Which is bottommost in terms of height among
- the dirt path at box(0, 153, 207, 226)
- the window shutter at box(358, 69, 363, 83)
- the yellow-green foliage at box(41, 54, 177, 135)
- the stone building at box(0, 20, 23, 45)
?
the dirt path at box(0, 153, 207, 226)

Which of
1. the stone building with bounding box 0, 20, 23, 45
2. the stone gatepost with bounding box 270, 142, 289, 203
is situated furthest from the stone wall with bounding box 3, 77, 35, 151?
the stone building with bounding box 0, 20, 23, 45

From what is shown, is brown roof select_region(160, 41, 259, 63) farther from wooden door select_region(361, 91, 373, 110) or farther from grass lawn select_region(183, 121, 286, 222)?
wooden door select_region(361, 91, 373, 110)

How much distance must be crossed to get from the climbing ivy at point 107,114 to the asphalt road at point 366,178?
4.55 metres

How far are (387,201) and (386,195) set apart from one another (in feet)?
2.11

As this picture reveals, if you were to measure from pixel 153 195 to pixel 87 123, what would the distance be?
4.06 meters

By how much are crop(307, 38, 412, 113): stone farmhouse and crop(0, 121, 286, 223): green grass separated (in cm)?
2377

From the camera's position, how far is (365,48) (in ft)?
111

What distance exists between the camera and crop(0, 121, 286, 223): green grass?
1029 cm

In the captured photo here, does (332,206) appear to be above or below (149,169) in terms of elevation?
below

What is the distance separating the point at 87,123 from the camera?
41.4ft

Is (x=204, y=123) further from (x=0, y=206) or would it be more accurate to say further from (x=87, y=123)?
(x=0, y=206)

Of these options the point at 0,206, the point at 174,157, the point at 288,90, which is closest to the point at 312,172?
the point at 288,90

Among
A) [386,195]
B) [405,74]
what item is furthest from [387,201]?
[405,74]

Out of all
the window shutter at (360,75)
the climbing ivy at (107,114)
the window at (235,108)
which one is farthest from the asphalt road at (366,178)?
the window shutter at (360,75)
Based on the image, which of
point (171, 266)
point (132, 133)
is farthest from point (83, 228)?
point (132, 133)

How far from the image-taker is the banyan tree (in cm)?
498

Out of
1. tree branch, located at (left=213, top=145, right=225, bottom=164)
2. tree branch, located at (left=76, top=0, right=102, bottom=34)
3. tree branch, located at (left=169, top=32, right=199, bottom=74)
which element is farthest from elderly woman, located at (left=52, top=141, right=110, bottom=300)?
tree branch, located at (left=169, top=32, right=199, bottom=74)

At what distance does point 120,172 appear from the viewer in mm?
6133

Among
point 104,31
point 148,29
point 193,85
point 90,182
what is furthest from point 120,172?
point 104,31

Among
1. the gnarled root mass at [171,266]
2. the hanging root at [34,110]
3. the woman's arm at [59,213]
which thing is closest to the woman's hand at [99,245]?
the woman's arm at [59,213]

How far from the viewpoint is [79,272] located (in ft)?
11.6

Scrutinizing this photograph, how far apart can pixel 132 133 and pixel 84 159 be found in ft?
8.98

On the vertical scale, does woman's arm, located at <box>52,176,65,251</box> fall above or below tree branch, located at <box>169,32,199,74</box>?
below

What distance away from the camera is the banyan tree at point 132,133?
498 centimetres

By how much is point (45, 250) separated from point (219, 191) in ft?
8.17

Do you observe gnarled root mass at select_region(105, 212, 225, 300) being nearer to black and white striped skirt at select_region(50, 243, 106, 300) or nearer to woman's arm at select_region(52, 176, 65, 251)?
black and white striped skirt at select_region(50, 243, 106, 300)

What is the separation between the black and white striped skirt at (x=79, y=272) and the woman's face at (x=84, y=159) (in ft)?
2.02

● ● ● ● ● ● ●

## EXERCISE BRIEF
Return every entry exactly as given.

## COMPLETE OUTPUT
Which is bottommost in terms of height among
- the dirt path at box(0, 153, 207, 226)
- the window shutter at box(358, 69, 363, 83)
- the yellow-green foliage at box(41, 54, 177, 135)
- the stone building at box(0, 20, 23, 45)
?
the dirt path at box(0, 153, 207, 226)

Which of
1. the stone building with bounding box 0, 20, 23, 45
2. the stone gatepost with bounding box 270, 142, 289, 203
is situated furthest from the stone wall with bounding box 3, 77, 35, 151?
the stone building with bounding box 0, 20, 23, 45

From what is shown, is brown roof select_region(160, 41, 259, 63) farther from wooden door select_region(361, 91, 373, 110) or farther from grass lawn select_region(183, 121, 286, 222)?
wooden door select_region(361, 91, 373, 110)

How much distance must be crossed to get from the climbing ivy at point 107,114 to the asphalt road at point 366,178?
4.55 metres

How far are (387,201) and (386,195) set apart from one another (in feet)?
2.11

As this picture reveals, if you were to measure from pixel 153 195 to pixel 87 123, what would the distance be?
4.06 meters

By how much are crop(307, 38, 412, 113): stone farmhouse and crop(0, 121, 286, 223): green grass separated (in cm)?
2377

From the camera's position, how far is (365,48) (in ft)?
111

What distance exists between the camera and crop(0, 121, 286, 223): green grass?
1029 cm

In the captured photo here, does (332,206) appear to be above or below (149,169) in terms of elevation?
below

What is the distance separating the point at 87,123 from the camera?
41.4ft

Is (x=204, y=123) further from (x=0, y=206) or would it be more accurate to say further from (x=87, y=123)?
(x=0, y=206)

Of these options the point at 0,206, the point at 174,157, the point at 288,90, which is closest to the point at 312,172?
the point at 288,90

Among
A) [386,195]
B) [405,74]
what item is furthest from [387,201]?
[405,74]

Out of all
the window shutter at (360,75)
the climbing ivy at (107,114)
the window at (235,108)
which one is farthest from the asphalt road at (366,178)?
the window shutter at (360,75)
Based on the image, which of
point (171, 266)
point (132, 133)
is farthest from point (83, 228)?
point (132, 133)

How far from the image-taker is the banyan tree (in cm)?
498

Out of
1. tree branch, located at (left=213, top=145, right=225, bottom=164)
2. tree branch, located at (left=76, top=0, right=102, bottom=34)
3. tree branch, located at (left=169, top=32, right=199, bottom=74)
which element is farthest from elderly woman, located at (left=52, top=141, right=110, bottom=300)?
tree branch, located at (left=169, top=32, right=199, bottom=74)

At what distance does point 120,172 appear from the viewer in mm?
6133

Among
point 104,31
point 148,29
point 193,85
point 90,182
what is furthest from point 120,172?
point 104,31

Among
1. the gnarled root mass at [171,266]
2. the hanging root at [34,110]
3. the woman's arm at [59,213]
which thing is closest to the woman's hand at [99,245]?
the woman's arm at [59,213]

How far from the viewpoint is [79,272] located (in ft)?
11.6

Scrutinizing this photograph, how far apart can pixel 132 133 and pixel 84 159 be found in ft?
8.98

On the vertical scale, does woman's arm, located at <box>52,176,65,251</box> fall above or below tree branch, located at <box>169,32,199,74</box>?
below

What distance away from the camera is the banyan tree at point 132,133?
498 centimetres

By how much is point (45, 250) separated from point (219, 191) in ft?
8.17

Do you observe gnarled root mass at select_region(105, 212, 225, 300) being nearer to black and white striped skirt at select_region(50, 243, 106, 300) or nearer to woman's arm at select_region(52, 176, 65, 251)?
black and white striped skirt at select_region(50, 243, 106, 300)

What is the separation between the black and white striped skirt at (x=79, y=272) and the woman's face at (x=84, y=159) (in ft)?
2.02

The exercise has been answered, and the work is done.